毎年繰り返し症状が出る場合、症状が重たく日常生活に支障が出るほどであるときは、精神科や心療内科など専門の医療機関に相談すると治療につながることもあります。一度相談してみてはいかがでしょうか。
(3)冬季うつ病のメカニズム
冬季うつ病の発症は、日照時間と深く関係していると考えられています。
人間は、朝起きて明るい太陽の光を浴びると目から脳に信号が伝わり、脳内で働く神経伝達物質の一つ「セロトニン」の合成が活発になります。すると、「メラトニン」という睡眠に関係するホルモンの分泌が抑制され、体内時計が調整されます。
ところが、十分に太陽の光を浴びることができないと、「セロトニン」の合成が促されず脳の活動が低下し、「メラトニン」が正常に分泌されなくなり、体内時計が狂います。
こうして、睡眠リズムが乱れ、疲れやすい、食欲が抑えられない、気力が落ち込む、といった症状が現れやすくなるという仕組みです。
日照時間の短さが冬季うつ病の原因であると考えられています。このため、降雪などで冬季の天気が悪い地域では、冬季うつ病に罹る人が多いと考えられています。
実際に、緯度が高く冬の日照時間が極端に少ない北欧では、冬季うつ病は一般的な病としてよく知られています。
(4)規則正しく生活し、明るく過ごしましょう
健康づくりのために日常生活で行っていることを少し意識することで、冬季うつ病は予防・改善することができます。

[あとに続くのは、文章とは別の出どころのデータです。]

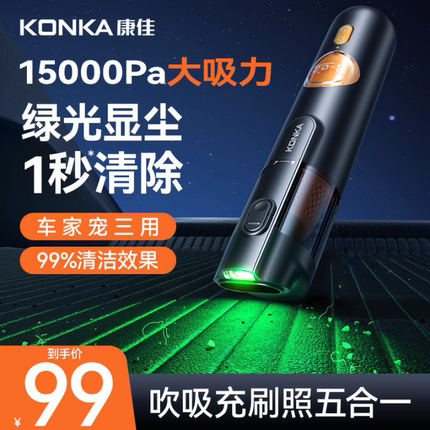 康佳车载吸尘器2025新款超强大吸力车内手持小型无线车用汽车一体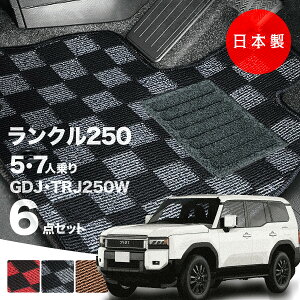 y{zg^ hN[U[ 250 5l 7ltA}bg GDJ250W TRJ250W Ή `FbN PV[Y N  J[}bg ^Cv J[ybg h~  AEgbg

以下の対策を取り入れて、寒い冬を明るく元気に過ごしましょう。
(1)規則正しく生活し、太陽の光を浴びましょう
朝起きて、太陽の光を浴びることで体内時計がリセットされます。
太陽の光を浴びることが難しい場合は、部屋の照明を明るくするなどして目から光を取り込み、セロトニンとメラトニンの活動を調整しましょう。
(2)トリプトファンを摂取しましょう
セロトニンが不足すると、メラトニンも上手に働かなくなります。セロトニンは「トリプトファン」と呼ばれる必須アミノ酸を原料に作られますが、「トリプトファン」は人間の体内では作り出すことができないため、食事で摂取することになります。
「トリプトファン」はタンパク質に含まれます。体内吸収を助ける食材と組み合わせた食事メニューを考え、いつもの食事に追加してみましょう。
- トリプトファンを含む食材
肉類、魚介類(ぶり、いわしなど)、豆腐、のり、バナナ、牛乳、チーズなど - トリプトファンの吸収を助ける食材
ビタミンB6(まぐろ、にんにく、鮭、ごま、抹茶など)
ビタミンB12(青魚、かつお節、いか、レバーなど)
(3)手軽な運動から取り入れてみましょう
運動すると、脳から抗うつ作用のあるホルモンが分泌されることが明らかになっています。屋外で行える運動があれば、日光にあたることもできます。
晴天時のウォーキングはもちろん、スキーやクロスカントリー、スノーシューなど、魚沼地域でできる運動を行ってみてはいかがでしょうか。ゆっくりと雪上を歩くクロスカントリーは、高齢者も参加しやすく、長く続けやすいというメリットもあります。
一方、外で運動する機会を取ることが難しい人は、家事や部屋の片付けで積極的に体を動かすなど、日常的にできることから始めてみましょう。